Tasks to perform:
- A) According to the reward recipes page, what does a recipe return?
- B) Repeat a passage from the reward recipes page word for word, beginning at the words "Hosted optimization jobs" and stopping after "strip), 0.0 otherwise.".
- C) Do these statements agree with the reward recipes page? (i) Reward params are passed as a JSON object. (ii) For exact_match_v1, params.expected must always be set. (iii) The needle parameter of contains_v1 is required. Answer yes or no for each, and quote the words from the page that decide it.
++++ Reading text ++++
Reward recipes

The hosted reward recipes, what each scores, their parameters, and the dataset fields they expect.

Hosted optimization jobs use a reward recipe to turn each trial’s completion into a score. Pick one by name when you submit a job:

dn optimize submit ... --reward-recipe exact_match_v1

Pass params as a JSON object when the recipe needs configuration:

dn optimize submit ... --reward-recipe contains_v1 \
  --reward-params '{"needle": "Dreadnode", "reward_if_true": 1.0, "reward_if_false": 0.0}'

Every recipe receives the completion text plus the dataset row for the current trial. A recipe returns a single float reward the optimizer maximizes.

`exact_match_v1`

Scores 1.0 when the completion exactly matches the expected answer (after whitespace strip), 0.0 otherwise.

Field	Type	Source
`params.expected`	string	Optional global expected value. Falls back to the row’s `expected_output`.
Dataset column	—	`expected_output` — required when `params.expected` is not set.

Use this when every row has a single ground-truth answer and partial matches shouldn’t count.

`contains_v1`

Scores based on whether a fixed substring appears anywhere in the completion.

Field	Type	Default	Notes
`params.needle`	string	—	Required. The substring to look for.
++++ Extracted entries ++++
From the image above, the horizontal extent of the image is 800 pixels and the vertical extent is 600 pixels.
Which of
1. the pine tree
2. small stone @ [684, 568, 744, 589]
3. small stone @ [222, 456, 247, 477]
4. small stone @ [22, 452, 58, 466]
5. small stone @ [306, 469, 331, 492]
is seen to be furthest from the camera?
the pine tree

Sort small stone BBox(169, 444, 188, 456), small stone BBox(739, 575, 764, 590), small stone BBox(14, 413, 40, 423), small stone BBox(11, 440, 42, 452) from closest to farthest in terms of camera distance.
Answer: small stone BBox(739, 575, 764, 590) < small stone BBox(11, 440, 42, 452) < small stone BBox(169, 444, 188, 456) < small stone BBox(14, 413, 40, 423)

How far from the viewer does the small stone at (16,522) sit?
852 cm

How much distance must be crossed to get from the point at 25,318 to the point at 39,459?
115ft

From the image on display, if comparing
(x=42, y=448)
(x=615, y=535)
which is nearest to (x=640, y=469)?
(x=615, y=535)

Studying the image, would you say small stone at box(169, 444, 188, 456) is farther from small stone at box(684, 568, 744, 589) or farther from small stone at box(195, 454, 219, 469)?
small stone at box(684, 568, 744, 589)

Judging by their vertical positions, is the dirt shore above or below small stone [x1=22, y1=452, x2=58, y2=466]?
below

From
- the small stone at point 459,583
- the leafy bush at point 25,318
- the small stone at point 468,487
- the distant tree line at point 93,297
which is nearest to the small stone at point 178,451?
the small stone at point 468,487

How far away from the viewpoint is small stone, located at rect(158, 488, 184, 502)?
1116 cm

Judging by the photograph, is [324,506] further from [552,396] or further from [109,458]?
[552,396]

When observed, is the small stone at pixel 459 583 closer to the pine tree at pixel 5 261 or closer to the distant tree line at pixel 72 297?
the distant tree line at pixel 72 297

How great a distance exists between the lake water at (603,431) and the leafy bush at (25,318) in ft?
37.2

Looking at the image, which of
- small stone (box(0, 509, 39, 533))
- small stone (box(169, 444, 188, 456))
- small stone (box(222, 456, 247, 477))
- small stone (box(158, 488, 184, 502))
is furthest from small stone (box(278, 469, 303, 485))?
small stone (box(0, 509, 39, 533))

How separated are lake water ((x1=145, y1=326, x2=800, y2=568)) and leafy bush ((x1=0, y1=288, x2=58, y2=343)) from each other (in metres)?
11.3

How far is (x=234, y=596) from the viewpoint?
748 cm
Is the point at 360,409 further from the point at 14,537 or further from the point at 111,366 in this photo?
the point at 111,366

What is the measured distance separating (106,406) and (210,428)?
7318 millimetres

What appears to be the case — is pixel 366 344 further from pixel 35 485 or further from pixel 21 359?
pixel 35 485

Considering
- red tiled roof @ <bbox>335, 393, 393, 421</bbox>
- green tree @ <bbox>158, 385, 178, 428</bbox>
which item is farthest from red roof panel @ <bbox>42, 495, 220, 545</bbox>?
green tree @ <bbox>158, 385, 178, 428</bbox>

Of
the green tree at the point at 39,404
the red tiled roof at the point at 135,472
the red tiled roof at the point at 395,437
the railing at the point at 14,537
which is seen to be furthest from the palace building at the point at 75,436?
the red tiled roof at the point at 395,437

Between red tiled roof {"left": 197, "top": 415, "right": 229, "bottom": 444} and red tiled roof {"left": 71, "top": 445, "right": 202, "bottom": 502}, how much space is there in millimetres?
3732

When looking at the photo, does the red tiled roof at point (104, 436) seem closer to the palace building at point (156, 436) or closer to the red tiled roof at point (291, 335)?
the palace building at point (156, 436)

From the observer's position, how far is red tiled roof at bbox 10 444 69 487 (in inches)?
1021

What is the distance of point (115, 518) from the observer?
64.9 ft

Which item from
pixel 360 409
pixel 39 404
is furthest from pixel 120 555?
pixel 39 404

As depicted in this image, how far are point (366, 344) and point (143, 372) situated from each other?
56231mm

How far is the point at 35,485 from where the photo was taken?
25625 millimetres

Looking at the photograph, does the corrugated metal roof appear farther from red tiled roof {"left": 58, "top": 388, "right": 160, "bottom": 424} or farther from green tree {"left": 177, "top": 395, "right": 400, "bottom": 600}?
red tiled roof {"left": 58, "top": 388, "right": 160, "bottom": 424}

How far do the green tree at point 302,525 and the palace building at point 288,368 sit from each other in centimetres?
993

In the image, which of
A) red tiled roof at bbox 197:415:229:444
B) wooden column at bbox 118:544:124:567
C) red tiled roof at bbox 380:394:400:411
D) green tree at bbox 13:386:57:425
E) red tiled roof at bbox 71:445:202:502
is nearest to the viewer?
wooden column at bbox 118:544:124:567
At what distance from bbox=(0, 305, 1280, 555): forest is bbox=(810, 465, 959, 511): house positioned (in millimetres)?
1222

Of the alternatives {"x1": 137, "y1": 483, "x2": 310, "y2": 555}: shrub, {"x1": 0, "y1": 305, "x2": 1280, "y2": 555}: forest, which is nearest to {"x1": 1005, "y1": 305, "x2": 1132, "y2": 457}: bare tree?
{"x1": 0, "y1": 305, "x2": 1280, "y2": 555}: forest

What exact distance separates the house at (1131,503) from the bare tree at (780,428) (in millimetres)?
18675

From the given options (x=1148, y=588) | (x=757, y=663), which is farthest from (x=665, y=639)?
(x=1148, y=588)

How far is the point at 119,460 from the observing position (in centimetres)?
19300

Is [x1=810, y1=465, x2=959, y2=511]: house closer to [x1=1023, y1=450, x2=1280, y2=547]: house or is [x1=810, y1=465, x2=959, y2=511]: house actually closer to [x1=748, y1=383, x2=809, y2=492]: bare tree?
++++
Solved tasks:
- A) A single float reward that the optimizer maximizes.

- B)
Hosted optimization jobs use a reward recipe to turn each trial’s completion into a score. Pick one by name when you submit a job:

dn optimize submit ... --reward-recipe exact_match_v1

Pass params as a JSON object when the recipe needs configuration:

dn optimize submit ... --reward-recipe contains_v1 \
  --reward-params '{"needle": "Dreadnode", "reward_if_true": 1.0, "reward_if_false": 0.0}'

Every recipe receives the completion text plus the dataset row for the current trial. A recipe returns a single float reward the optimizer maximizes.

`exact_match_v1`

Scores 1.0 when the completion exactly matches the expected answer (after whitespace strip), 0.0 otherwise.

- C)
(i) Yes: "Pass params as a JSON object when the recipe needs configuration"
(ii) No: "Optional global expected value."
(iii) Yes: "Required. The substring to look for."